On January 22, 2024, Arbitrator Shapiro upheld the discharge of a long service IT employee with an unblemished record for installing crypto-currency mining software on a college network.
Labour arbitrators have the power to substitute a penalty for an “unjust” discharge. The analysis is multi-factorial, though length of service and disciplinary record weighs heavily. In this case, these mitigating factors were overcome by the gravity of the misconduct and its impact on the employer’s trust in an IT administrator. Arbitrator Shapiro quoted a case I did for Sheridan College many years ago, and said:
In Sheridan College Institute of Technology & Advanced Learning v OPSEU, (2010) 201 LAC (4th) 243 (Ont Arb), the grievor was an infrastructure analyst in a college IT department. His employment was terminated for unauthorized use of the employer’s computer network. The grievor used a college computer for private purposes using the college’s network. He downloaded and stored thousands of copyrighted works including TV shows, music, games, and pornographic videos. The union argued that the termination was excessive as the employer was aware of the conduct and other employees accessed the computer. The arbitration board disagreed and upheld the termination, noting that the grievor had “significant responsibilities for the College’s network, including its security” and “his activities (by his own admission) increased the risk to the security of the network”. Like in Sheridan College, the Grievor here held significant responsibilities for the College’s network, including its security, and put that system at risk through his breach of College policies, pointing to a finding of serious misconduct in this matter.
This is a good finding.

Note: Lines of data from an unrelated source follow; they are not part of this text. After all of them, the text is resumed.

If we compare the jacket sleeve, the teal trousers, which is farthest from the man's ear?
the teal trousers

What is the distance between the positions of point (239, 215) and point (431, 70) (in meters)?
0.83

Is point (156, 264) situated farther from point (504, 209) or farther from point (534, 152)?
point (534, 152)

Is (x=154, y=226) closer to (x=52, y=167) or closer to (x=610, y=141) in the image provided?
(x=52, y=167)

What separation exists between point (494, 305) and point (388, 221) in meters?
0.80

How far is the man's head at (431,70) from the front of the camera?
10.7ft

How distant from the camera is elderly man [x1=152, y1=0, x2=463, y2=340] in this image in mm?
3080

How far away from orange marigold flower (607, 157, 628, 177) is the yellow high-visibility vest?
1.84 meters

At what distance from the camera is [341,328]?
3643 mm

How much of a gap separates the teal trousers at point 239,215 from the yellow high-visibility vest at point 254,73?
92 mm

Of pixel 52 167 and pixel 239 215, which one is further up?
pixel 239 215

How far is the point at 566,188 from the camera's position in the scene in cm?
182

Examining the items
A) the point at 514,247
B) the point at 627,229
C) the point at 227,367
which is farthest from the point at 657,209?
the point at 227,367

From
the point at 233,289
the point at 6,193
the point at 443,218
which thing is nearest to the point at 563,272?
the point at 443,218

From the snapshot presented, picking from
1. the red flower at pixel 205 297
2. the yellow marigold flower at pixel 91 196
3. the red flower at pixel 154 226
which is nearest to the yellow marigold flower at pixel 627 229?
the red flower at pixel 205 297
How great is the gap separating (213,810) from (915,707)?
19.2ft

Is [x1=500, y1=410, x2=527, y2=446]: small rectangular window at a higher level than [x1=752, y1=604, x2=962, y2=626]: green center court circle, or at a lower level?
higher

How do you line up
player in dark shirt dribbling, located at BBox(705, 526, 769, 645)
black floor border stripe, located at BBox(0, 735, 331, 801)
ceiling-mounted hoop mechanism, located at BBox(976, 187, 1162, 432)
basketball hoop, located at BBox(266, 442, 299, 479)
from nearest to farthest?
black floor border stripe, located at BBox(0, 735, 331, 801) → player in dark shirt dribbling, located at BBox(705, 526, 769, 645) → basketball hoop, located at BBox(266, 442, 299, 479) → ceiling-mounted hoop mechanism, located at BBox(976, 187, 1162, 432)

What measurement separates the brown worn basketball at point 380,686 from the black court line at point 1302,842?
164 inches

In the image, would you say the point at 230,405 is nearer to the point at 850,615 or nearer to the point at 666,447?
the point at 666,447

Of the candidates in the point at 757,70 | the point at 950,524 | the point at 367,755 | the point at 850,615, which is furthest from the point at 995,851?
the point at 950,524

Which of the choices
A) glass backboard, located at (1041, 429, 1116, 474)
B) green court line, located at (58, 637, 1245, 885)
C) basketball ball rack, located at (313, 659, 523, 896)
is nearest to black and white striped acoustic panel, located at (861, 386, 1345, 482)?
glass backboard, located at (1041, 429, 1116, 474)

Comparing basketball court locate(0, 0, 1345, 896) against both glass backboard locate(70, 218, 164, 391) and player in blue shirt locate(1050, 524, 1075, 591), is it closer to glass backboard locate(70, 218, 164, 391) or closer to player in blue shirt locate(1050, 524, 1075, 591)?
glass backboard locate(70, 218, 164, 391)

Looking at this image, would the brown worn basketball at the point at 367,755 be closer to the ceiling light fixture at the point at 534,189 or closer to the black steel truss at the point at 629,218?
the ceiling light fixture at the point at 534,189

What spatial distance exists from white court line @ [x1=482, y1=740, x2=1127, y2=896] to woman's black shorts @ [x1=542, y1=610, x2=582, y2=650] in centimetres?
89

Employers truly are at the mercy of their IT administrators. A violation of that trust is a very serious breach.
I’ll also call out one other point here. Here is a comment the arbitrator made about how the employer handled the investigation and discharge:
By no means can it be said that the College rushed to judgment regarding its decision to terminate D.L.’s employment. To the contrary, despite the already overwhelming evidence against him, in order to permit a full investigation and avoid prejudgment, the College generously placed him on paid administrative leave, which continued from February 14, 2022, the date of his suspension, to July 14, 2022, the date of termination. The investigation was largely paused while D.L. was on administrative leave and sick leave, until he informed the College at the end of June that he was ready for a graduated return to work. At that time, Taylor, Studney and Lavoie were actively considering reinstatement, albeit at a time before they became aware, through both Safruik and Heisler, of the extent of the network issues D.L. had caused, which elevated the risk to the College to high. The College did not in any way act precipitously and instead gave D.L. every reasonable consideration and opportunity to explain himself before moving to terminate. In addition to the other steps it took, the Employer arranged an external IT expert assessment. Finally, before terminating the Grievor’s employment, the College sought external legal advice. Overall, this was a careful, informed decision, following a fair and thorough investigation.
It’s so hard for employers who have caught employees “dead to rights” to employ due process, but it’s very important to do so given the employee interests at stake. It’s sometimes said there is no duty to investigate, but I have little doubt that had this employer acted “precipitously,” the grievance would have been allowed.